Payne later said he had received reports children had been going into the field to pick the plants. Payne said he was concerned the helicopter’s presence and media coverage could encourage them to return and help themselves.

Now here’s the rub (aside from the “inmate work crew,” who likely could have told them they had the wrong plant).  Had it been marijuana, Payne would have been a hero and a genius, protecting all from demon reefer.  Had Waltman been a “bad guy,” it would have been at the top of the story and sucked the wind out of the claim.  But Waltman did nothing wrong.  It wasn’t pot.
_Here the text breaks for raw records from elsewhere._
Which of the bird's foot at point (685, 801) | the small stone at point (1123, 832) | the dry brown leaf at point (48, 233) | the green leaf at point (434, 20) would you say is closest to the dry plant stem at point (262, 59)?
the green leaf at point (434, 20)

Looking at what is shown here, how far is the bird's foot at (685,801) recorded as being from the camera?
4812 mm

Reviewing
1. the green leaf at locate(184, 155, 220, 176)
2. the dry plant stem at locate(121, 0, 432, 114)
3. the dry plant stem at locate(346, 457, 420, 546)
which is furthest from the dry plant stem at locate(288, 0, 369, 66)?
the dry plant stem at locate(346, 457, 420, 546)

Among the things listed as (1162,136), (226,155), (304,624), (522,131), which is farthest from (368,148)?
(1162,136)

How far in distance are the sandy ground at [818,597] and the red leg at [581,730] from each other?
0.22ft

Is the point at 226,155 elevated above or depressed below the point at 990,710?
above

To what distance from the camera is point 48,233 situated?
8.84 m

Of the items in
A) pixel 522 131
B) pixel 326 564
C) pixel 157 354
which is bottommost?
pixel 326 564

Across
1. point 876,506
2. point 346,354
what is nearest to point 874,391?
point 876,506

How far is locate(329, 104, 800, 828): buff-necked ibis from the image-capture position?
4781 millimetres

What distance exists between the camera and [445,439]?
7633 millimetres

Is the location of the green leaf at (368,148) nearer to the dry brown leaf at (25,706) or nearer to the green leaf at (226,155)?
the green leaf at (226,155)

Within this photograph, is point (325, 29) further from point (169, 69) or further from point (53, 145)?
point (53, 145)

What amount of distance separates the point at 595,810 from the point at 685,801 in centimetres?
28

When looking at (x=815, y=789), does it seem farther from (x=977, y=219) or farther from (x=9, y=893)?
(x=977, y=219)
And Waltman had no history worthy of overt smear.  Waltman just got screwed.

This is all about tension.  The tension between protecting law enforcement, when it does the job we ask of it, versus the right of innocent people to not suffer harm because the sheriff made a mistake.  But this case is a good one to test the issue, since we have a nice, clear, bright line between the “good guy” plaintiff and the bone-head sheriff.

Why bonehead?  Because the sheriff, having done the right thing at first by testing the plant before razing the entire crop, came up negative.  This would lead a normal human being to question whether the knee-jerk assumption that the crop is marijuana. 

The sheriff said that it could be a false negative.  Yes it could.  So what would a reasonably thoughtful person do?  Test it again.  Test it better.  Test it.  But not this sheriff.  The test came back negative, and his solution was to destroy the entire crop.  Logical disconnects are usually the sort of stuff that judges should be able to detect. 

But the decision here was that the sheriff failed to show “deliberate indifference” when he decided the run down the bonehead path with his eyes wide shut.  Boneheaded?  Yup.  Stupid.  You betcha.  But deliberate?  Not according to the Circuit.

The sheriff did not cut it down callously, but with the best of intentions.  He was just wrong.  He just failed to employ any of a variety of intelligent options that would have avoided the damage and loss.  He decided to take the route of “better safe than sorry,” and now the 5th Circuit says that he doesn’t have to be sorry.

When foolish damage befalls a person, the initial course of action for the police is to find whatever they can to smear the victim and thus deflect their stupidity and responsibility.  And the courts, recognizing that we could face disaster should police be held accountable to harm to the public based upon stupidity, have enabled and encouraged police to do whatever they have to, with the Courts to do their part when needed.

Note that this is in federal court for violation of civil rights, rather than a state court action for damages to property.  While some might find this an inconsequential distinction, it strikes me as making the rule particularly grievous.  The big picture for society is not about one individuals loss of kenaf, but about law enforcement that is not accountable for its stupidity and the harm it does to the very people it exists to protect and serve.

Nothing will change until this idea is firmly planted in everybody’s head.  The cops are not a separate species, unrelated to the rest of society.  As tough a job as it is, it still requires some modest degree of thought.